La ignominia que no cesa

Título Original: DETROIT Dirección: Kathryn Bigelow Guión: Mark Boal Intérpretes: John Boyega, Algee Smith, Will Poulter, Jack Reynor, Ben O’Toole, Hannah Murray País: EE.UU. 2017 Duración: 143 minutos ESTRENO: Septiembre 2017

En el vértice que articula las dos mitades de Detroit, la tensión argumental se hace insoportable. En ese sentido recuerda lo que acontecía en El cazador (1978) de Michael Cimino. En el caso del filme protagonizado por De Niro, los soldados estadounidenses esperaban su turno para morir jugando a la ruleta rusa, obligados por los soldados vietnamitas en un ritual macabro. En la película de Bigelow, las víctimas están alineadas contra la pared esperando que uno a uno, los policías que les han detenido, les interroguen hasta matarles si no confiesan lo que no saben. Por cierto, entre ellos hay un superviviente de la guerra del Vietnam. Un veterano negro que sobrevivió al enemigo y que ahora está siendo torturado por esos supuestos compatriotas armados por la ley y blancos por ADN. Humillado, deslegitimado, nada puede hacer frente a esas gentes por las que puso en peligro su vida.
Esa cruel paradoja atraviesa de principio a fin toda esta película. Cruce de contrasentidos. Por ejemplo, el policía que dirige las operaciones que marcan el inicio de la revuelta es negro, el confidente-chivato, con el que se pone en escena la representación de una paliza simulada, también. El resto, pura carnicería, un deslizarse entre la verdad y la impostura, un baile sin diálogo entre la locura y el sentido común.
Bigelow introduce, en la reconstrucción de los lamentables y sanguinarios actos racistas ocurridos en el Detroit de 1967, una determinante decisión. Le hace saber al espectador las claves de un proceso de tortura que desconocen las víctimas. El público sabe lo que los detenidos no. Hasta llegar aquí, la directora ha dado un recital de eficacia narrativa. Formaliza con vigor, reconstruye con verosimilitud y narra con oficio de orfebre y precisión de luthier. Está en plenitud y, tras una carrera que no puedo relatar por falta de espacio, se ha convertido en una referencia. Tras En tierra hostil y La noche más oscura, culmina con Detroit una trilogía sobre la depravación de la violencia.
En Detroit da una exhibición de recursos al servicio de una rocosa estructura. Reconstruye el caos, pero nada en ese caos es gratuito ni acontece por azar. Entre el ramillete de historias cruzadas que cuenta, las hay de todo tipo. Y cada tipo carga con una cruz simbólica. El ex-combatiente escoltado por dos jóvenes blancas, el cantante perdido para siempre, el buen guardián convertido en víctima y acusado… Pero lo más desconcertante de este retrato del infierno reside en un cierto contrasentido. Se nos dice que el proceso que alimenta este filme fue real, pero que del mismo faltan datos que ahora se ficcionan. Y esos datos, su dramatización y su puesta en escena, en la que la citada escena del interrogatorio-tortura alimenta su núcleo duro, son precisamente los que infectan de artificio algo que querría sentirse como verdadero.

[Datos de razonamiento sobre geometría de escenas]
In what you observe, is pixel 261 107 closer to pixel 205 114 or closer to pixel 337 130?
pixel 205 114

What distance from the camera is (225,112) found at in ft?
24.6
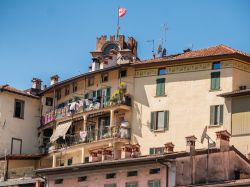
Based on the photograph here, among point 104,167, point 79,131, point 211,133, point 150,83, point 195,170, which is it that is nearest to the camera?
point 195,170

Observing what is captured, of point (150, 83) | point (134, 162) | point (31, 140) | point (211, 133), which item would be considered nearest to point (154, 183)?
point (134, 162)

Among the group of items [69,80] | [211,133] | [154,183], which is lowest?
[154,183]

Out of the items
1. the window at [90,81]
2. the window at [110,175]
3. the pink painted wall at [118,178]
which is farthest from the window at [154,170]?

> **INSTRUCCIONES DE LA TAREA**: Por favor, traduce al inglés esta oración de la reseña sobre Detroit: «El público sabe lo que los detenidos no.»

> **RESPUESTA DEL EJERCICIO**: The audience knows what the detainees do not.